January 25th, 2011 | Posted by retailblogadmin in Capital Expenditures | Labor & Operations

This post is the second in a three part series on ideas that will shape restaurant performance in 2011. Part three will follow next week.

Part Two: Expansion, Investments & Operations

Focus on Smart International Expansion

Going global no longer simply refers to McDonalds and YUM! battling for market share in China. Burger King’s new owners are making a big bet on growth in Latin America and Papa John’s is planning on adding more than 200 outlets in India. KFC is looking to invest more than half a billion dollars in Africa over the next three years to double their store count across the continent, from South Africa to Ghana. Several casual dining concepts are battling it out in the Middle East, including Darden’s entry and T.G.I. Friday’s continued push. Through this breakneck pace of expansion, chains are showing their agility in adapting to new markets, from tailoring menus to meet local tastes to developing new crops to source food locally. Look for testing to play a key role in ongoing innovation, with some of the most sophisticated chains looking to trial winning ideas from international markets back home in the United States.

Reviving Remodel Plans

Chains ranging from Hardee’s to Red Lobster have announced plans to substantially increase investments in remodels and refreshes. The National Restaurant Association recently announced that “41% percent of operators said they made a capital expenditure for equipment, expansion or remodeling during the last three months.” As restaurant traffic comes back, and given the lack of widespread interest in store count growth, expect this capital to increase. 2010 saw some of the lowest levels of growth in CapEx in recent memory, not only for restaurants, but across retail more broadly. Executing a ROI-positive remodel can be one of the biggest challenges confronting chains today – from minimizing disruption to customers and revenue to determining which elements of a restaurant merit improvement, expect a number of chains to continue testing remodel variants to drive the greatest bang for remodel bucks.
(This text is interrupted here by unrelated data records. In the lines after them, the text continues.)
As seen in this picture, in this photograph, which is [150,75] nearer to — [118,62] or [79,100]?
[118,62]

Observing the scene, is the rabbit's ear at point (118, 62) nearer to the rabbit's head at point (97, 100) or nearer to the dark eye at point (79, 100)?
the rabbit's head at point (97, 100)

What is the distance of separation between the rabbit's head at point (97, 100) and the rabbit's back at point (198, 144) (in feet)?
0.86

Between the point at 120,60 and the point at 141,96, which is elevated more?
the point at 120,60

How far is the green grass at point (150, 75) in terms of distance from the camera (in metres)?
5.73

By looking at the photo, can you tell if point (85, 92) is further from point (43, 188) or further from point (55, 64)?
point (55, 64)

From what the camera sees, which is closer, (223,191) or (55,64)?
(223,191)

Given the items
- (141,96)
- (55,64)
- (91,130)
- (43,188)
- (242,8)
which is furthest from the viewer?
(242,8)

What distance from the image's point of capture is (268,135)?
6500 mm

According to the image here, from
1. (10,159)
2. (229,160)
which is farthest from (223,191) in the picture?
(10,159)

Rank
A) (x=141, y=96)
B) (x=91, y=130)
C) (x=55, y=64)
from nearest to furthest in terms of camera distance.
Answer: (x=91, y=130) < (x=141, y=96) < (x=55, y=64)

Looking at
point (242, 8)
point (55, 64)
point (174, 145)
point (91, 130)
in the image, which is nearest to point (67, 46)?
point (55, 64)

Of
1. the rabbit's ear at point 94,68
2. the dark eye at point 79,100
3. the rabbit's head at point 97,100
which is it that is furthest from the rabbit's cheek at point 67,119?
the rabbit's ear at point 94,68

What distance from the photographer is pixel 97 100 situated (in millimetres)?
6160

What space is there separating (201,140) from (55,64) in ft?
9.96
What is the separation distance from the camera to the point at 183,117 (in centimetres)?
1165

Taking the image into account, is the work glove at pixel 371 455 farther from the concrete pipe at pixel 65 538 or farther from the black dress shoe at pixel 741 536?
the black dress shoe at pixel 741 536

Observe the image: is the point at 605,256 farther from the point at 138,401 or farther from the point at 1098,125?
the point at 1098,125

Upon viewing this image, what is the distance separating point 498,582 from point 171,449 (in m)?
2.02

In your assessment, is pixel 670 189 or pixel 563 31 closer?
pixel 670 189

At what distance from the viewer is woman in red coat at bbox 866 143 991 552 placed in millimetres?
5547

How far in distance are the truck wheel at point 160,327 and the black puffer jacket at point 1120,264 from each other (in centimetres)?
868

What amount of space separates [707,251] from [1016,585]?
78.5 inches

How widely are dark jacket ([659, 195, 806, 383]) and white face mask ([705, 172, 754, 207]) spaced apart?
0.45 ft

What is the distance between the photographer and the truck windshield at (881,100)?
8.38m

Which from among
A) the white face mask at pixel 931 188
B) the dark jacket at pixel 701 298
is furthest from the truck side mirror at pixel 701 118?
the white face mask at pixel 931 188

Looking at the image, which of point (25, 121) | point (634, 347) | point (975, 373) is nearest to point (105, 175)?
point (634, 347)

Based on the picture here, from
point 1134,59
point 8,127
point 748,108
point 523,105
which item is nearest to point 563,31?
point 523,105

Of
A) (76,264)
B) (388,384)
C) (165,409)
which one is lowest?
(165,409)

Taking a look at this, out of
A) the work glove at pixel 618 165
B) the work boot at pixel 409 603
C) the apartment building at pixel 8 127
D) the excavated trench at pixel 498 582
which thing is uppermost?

Ensure Operational Changes Don’t Harm Sales

While new products and advertising campaigns tend to get press coverage, most restaurateurs agree that efficient operations are the key to profitability.  Starbucks made waves in 2010 with a commitment to keep baristas focused on the customer by asking them to make only two drinks at a time.  Burger King focused on technology by rolling out new broilers that allow them to create products like the Steakhouse XT and the well-received BK Ribs.  Both changes are expensive (in time and money) gambles, and restaurants hope consumers will respond by opening their wallets.  But will customers respond?  As restaurants increase their focus on operations, we expect that more will turn to testing to ensure that investment both pay back and don’t have any unintended adverse effects on sales. Enhancements to drive-thru layouts, processes, and technologies are forecast in 2011 and lie at the sweet spot of a capital and operational investment that can drive big wins if correctly rolled out. Yet failure to correctly measure impact of drive thru changes can have significantly negative unintended consequences, as some have learned the hard way.